Piotrkowska prokuratura postawiła zarzut gwałtu pracownikowi nieakademickiemu Szkoły Filmowej w Łodzi. Podejrzany miał - według ustaleń śledczych - dopuścić się przestępstwa w październiku ubiegłego roku. Grozi mu do 12 lat więzienia i obecnie przebywa w areszcie. Uczelnia dyscyplinarnie zwolniła go z pracy.
Prokuratura ustaliła, że do gwałtu miało dojść w połowie października ubiegłego roku podczas spotkania towarzyskiego zorganizowanego przez uczelnię. Magdalena Czołnowska-Musioł, rzeczniczka piotrkowskiej prokuratury okręgowej, przekazuje, że ze względu na charakter sprawy i trwające śledztwo nie będzie udzielać szczegółów dotychczasowych ustaleń.

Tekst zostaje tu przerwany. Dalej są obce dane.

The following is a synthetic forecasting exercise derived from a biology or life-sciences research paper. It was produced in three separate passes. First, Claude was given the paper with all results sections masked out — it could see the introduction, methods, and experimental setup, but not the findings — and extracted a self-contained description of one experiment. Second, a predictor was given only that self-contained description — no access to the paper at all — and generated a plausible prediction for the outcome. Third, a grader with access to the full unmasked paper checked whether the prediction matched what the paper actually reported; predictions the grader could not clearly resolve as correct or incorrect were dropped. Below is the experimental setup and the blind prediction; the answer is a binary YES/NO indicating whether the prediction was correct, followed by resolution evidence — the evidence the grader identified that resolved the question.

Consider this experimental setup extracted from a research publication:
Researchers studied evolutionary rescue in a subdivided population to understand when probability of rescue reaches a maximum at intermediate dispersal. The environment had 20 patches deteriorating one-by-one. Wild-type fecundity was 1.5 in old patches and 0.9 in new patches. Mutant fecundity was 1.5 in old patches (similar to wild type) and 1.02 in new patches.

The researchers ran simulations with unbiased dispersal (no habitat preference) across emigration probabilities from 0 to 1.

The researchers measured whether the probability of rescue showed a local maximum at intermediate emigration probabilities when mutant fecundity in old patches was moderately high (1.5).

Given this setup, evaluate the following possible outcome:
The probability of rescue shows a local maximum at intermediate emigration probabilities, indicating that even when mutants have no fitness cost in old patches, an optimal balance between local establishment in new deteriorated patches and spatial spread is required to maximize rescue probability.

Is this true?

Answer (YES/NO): NO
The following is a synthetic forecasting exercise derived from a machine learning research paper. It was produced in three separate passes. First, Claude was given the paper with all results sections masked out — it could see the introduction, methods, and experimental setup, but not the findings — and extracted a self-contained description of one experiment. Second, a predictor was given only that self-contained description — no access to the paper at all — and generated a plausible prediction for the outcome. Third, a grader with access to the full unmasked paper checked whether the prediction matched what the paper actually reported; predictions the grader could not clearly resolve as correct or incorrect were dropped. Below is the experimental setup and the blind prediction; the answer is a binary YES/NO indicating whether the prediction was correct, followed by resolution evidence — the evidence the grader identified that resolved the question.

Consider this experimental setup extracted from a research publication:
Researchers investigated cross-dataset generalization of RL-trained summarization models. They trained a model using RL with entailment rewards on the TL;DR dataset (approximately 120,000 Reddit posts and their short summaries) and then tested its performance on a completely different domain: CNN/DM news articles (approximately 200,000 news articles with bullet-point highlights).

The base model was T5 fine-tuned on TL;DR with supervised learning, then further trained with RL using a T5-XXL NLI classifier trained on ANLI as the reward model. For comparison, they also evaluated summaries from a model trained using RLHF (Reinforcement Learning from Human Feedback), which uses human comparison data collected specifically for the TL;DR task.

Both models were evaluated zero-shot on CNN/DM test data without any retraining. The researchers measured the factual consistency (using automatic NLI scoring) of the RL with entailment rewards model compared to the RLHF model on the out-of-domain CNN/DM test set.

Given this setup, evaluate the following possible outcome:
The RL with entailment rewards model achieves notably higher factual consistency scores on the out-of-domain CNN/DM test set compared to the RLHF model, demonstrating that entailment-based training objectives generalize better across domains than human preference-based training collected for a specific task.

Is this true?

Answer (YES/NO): YES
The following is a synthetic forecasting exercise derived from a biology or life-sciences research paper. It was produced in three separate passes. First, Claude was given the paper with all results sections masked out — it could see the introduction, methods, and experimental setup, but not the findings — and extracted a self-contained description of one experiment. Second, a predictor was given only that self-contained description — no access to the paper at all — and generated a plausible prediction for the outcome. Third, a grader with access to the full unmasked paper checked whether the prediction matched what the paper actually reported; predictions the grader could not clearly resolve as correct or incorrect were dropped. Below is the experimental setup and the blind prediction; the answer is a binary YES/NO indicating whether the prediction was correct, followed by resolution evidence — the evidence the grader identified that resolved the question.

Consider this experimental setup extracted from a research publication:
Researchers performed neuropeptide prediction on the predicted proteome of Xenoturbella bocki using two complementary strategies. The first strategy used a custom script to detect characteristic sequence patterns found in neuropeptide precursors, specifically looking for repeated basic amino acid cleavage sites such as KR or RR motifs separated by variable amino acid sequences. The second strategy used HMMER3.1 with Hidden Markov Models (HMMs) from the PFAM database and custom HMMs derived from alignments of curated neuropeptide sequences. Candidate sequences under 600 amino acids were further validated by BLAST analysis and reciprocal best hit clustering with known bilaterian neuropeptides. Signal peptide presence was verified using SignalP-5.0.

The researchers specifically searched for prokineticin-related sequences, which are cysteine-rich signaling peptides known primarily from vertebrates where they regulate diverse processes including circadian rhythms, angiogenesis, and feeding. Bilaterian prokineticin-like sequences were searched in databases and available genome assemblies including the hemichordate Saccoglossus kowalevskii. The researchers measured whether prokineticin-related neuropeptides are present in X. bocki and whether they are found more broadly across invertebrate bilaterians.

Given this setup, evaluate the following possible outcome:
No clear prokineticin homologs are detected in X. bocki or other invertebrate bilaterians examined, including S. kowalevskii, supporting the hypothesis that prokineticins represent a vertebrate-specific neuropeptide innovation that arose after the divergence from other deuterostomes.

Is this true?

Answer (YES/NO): NO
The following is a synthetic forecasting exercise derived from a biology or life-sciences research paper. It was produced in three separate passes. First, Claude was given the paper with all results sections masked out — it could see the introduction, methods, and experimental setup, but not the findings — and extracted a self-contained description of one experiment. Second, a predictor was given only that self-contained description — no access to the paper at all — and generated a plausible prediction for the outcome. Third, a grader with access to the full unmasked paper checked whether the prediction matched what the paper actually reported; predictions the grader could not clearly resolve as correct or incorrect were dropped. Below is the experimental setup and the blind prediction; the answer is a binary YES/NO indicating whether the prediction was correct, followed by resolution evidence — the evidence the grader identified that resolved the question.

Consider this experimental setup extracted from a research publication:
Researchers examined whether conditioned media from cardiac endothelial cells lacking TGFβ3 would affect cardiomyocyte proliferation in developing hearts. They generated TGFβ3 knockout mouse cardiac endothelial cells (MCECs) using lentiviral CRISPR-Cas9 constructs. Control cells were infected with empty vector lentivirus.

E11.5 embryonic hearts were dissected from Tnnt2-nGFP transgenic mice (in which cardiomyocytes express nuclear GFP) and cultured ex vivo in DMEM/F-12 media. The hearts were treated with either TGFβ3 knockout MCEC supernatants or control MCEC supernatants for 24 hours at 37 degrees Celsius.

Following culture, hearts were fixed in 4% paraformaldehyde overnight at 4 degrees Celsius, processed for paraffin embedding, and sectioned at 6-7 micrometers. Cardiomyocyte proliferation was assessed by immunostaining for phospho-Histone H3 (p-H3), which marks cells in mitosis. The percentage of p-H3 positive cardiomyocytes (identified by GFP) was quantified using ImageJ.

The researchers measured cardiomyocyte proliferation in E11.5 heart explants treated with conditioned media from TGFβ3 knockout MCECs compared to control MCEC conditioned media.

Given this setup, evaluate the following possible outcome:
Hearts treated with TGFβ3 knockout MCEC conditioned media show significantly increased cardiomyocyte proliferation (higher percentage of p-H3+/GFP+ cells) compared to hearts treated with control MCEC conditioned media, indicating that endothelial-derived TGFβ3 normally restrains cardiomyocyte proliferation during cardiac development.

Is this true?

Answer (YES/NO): NO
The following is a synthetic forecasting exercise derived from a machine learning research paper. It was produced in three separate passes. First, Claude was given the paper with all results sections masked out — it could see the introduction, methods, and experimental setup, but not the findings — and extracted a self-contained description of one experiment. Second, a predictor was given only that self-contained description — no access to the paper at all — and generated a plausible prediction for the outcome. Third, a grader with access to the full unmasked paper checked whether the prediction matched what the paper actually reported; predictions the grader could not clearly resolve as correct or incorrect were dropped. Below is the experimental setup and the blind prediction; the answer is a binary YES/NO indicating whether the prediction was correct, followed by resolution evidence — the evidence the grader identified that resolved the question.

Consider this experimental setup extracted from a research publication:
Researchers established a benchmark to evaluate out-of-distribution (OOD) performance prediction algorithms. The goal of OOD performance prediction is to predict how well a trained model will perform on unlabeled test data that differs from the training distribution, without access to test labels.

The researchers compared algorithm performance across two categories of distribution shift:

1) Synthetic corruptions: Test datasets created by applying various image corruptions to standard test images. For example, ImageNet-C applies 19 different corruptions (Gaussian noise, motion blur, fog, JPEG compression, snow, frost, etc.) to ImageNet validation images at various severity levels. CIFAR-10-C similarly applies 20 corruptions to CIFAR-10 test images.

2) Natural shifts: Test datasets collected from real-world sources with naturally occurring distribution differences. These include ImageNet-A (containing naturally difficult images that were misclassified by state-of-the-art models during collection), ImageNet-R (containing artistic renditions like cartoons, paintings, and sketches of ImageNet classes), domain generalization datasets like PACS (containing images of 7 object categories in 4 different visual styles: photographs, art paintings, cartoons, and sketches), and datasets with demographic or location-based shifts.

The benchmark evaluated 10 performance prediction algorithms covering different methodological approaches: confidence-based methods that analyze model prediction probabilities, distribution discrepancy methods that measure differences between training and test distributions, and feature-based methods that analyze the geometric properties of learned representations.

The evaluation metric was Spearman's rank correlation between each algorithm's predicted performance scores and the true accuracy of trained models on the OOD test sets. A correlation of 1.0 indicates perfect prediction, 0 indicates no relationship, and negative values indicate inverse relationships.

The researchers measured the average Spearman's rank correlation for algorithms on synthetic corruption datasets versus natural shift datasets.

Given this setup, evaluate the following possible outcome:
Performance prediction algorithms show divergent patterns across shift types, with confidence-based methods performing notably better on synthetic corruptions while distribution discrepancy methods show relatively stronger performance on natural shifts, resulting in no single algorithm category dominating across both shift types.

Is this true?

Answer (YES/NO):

- Prokurator, po przedstawieniu zarzutów podejrzanemu, wystąpił o zastosowanie wobec niego najsurowszego ze środków zapobiegawczych, czyli tymczasowego aresztowania. Sąd przychylił się do tego wniosku - przekazuje Czołnowska-Musioł.
Doniesienie dotyczące nieakademickiego pracownika uczelni złożyli przedstawiciele Filmówki. Podejrzany został zwolniony ze szkoły w trybie dyscyplinarnym.